▶ Exercise inputs:

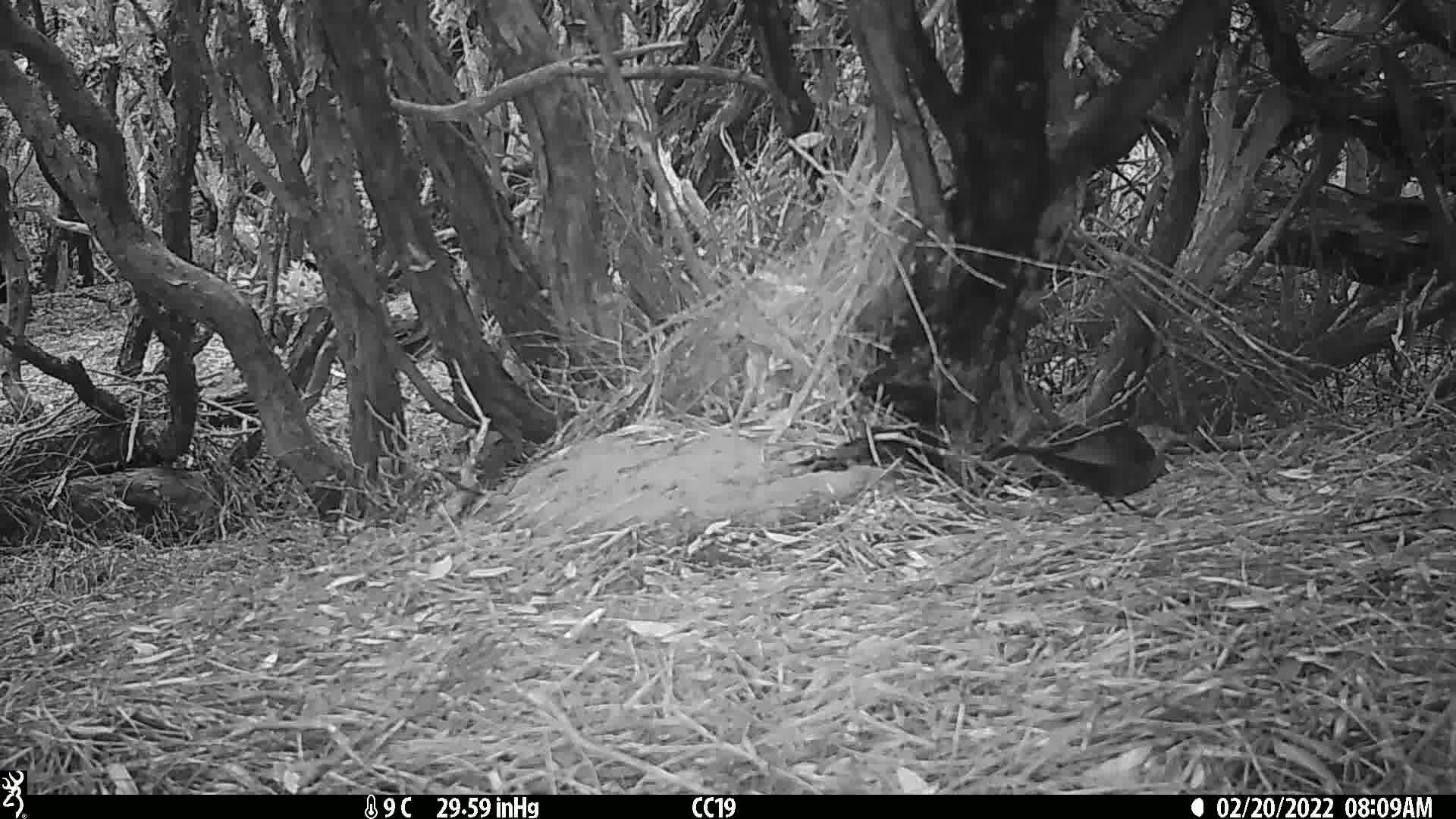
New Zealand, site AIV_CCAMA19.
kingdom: Animalia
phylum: Chordata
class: Aves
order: Passeriformes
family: Turdidae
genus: Turdus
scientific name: Turdus merula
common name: eurasian blackbird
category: blackbird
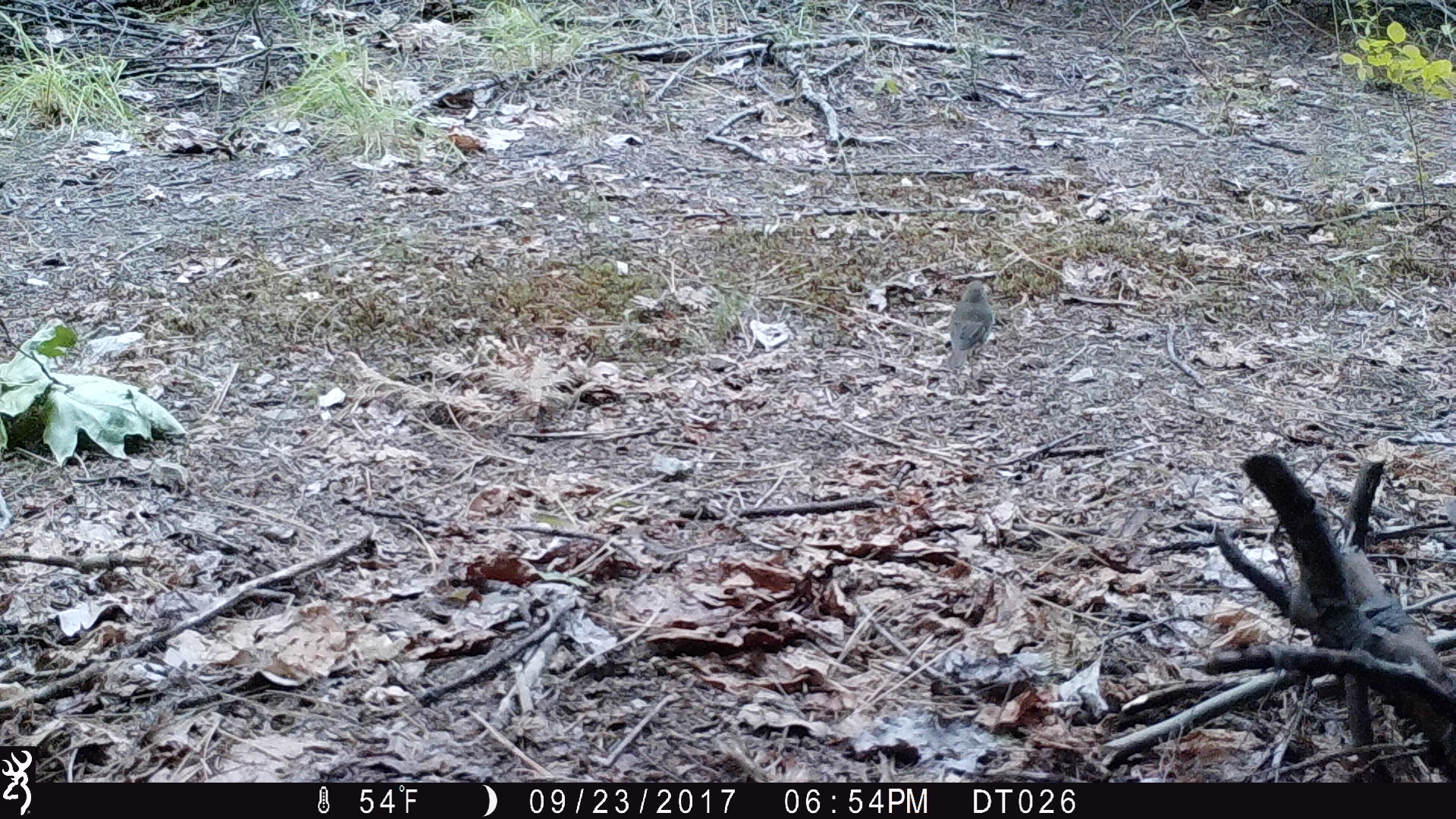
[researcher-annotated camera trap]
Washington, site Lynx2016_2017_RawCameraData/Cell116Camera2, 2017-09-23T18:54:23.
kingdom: Animalia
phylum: Chordata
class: Aves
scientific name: Aves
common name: birds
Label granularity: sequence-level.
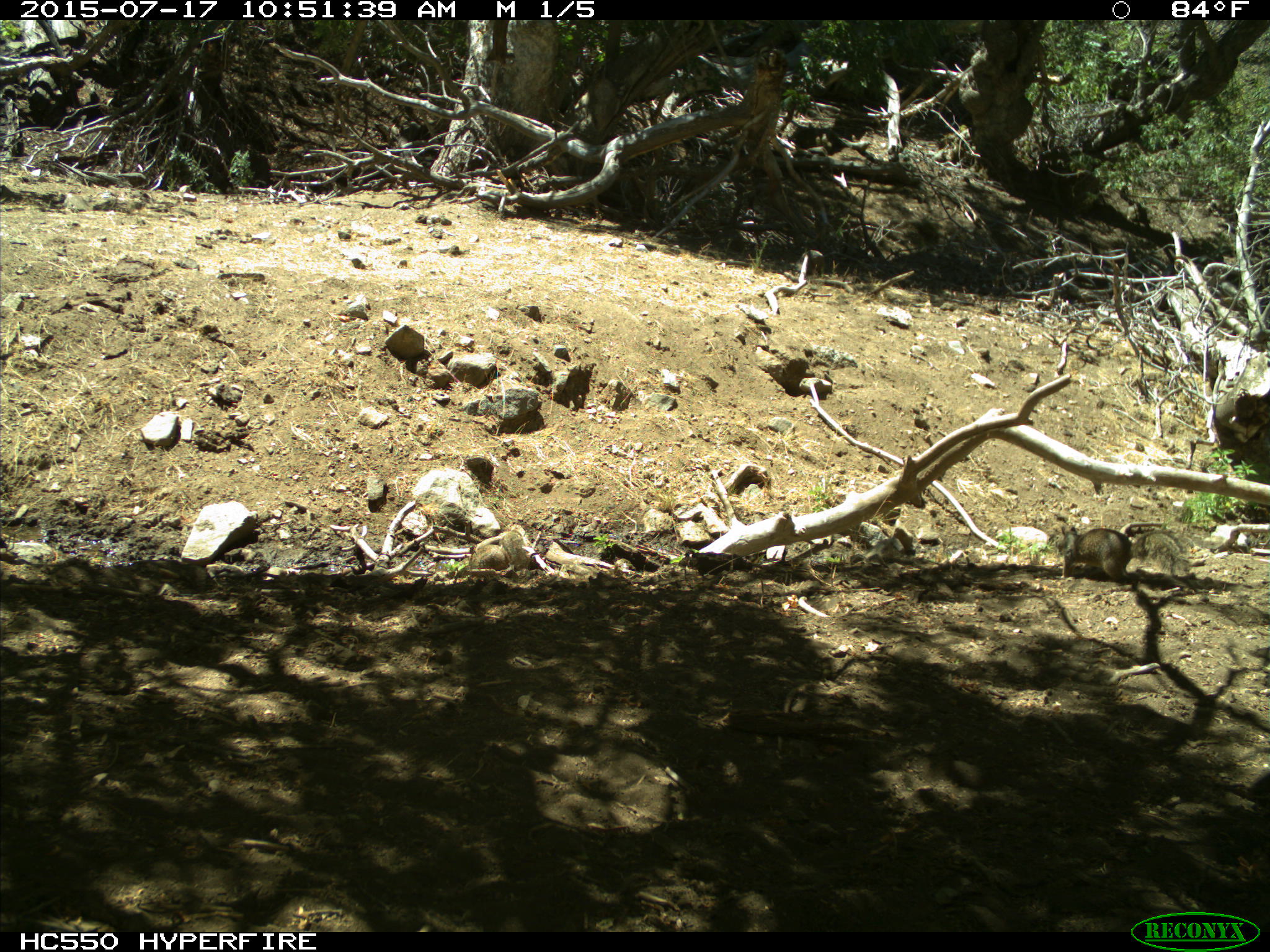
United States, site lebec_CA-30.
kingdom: Animalia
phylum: Chordata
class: Mammalia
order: Rodentia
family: Sciuridae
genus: Otospermophilus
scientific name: Otospermophilus beecheyi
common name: california ground squirrel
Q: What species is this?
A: Otospermophilus beecheyi (california ground squirrel).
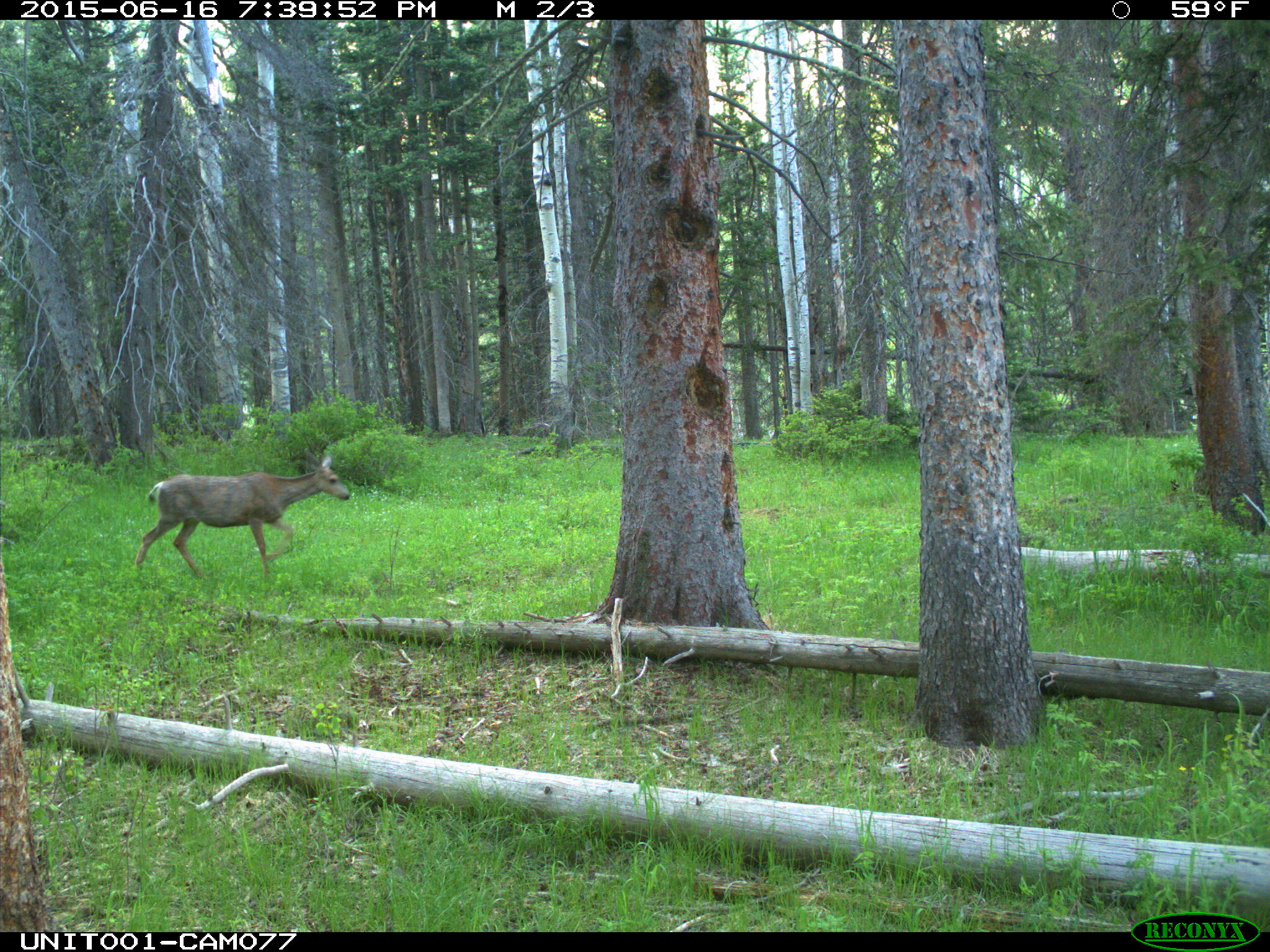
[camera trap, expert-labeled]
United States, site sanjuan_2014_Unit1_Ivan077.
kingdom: Animalia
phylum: Chordata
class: Mammalia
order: Artiodactyla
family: Cervidae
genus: Odocoileus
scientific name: Odocoileus hemionus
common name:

▶ Your assignment:
Where a picture appears, skip it and copy the rest of the data word for word.

▶ Result:
New Zealand, site AIV_CCAMA19.
kingdom: Animalia
phylum: Chordata
class: Aves
order: Passeriformes
family: Turdidae
genus: Turdus
scientific name: Turdus merula
common name: eurasian blackbird
category: blackbird
[researcher-annotated camera trap]
Washington, site Lynx2016_2017_RawCameraData/Cell116Camera2, 2017-09-23T18:54:23.
kingdom: Animalia
phylum: Chordata
class: Aves
scientific name: Aves
common name: birds
Label granularity: sequence-level.
United States, site lebec_CA-30.
kingdom: Animalia
phylum: Chordata
class: Mammalia
order: Rodentia
family: Sciuridae
genus: Otospermophilus
scientific name: Otospermophilus beecheyi
common name: california ground squirrel
Q: What species is this?
A: Otospermophilus beecheyi (california ground squirrel).
[camera trap, expert-labeled]
United States, site sanjuan_2014_Unit1_Ivan077.
kingdom: Animalia
phylum: Chordata
class: Mammalia
order: Artiodactyla
family: Cervidae
genus: Odocoileus
scientific name: Odocoileus hemionus
common name:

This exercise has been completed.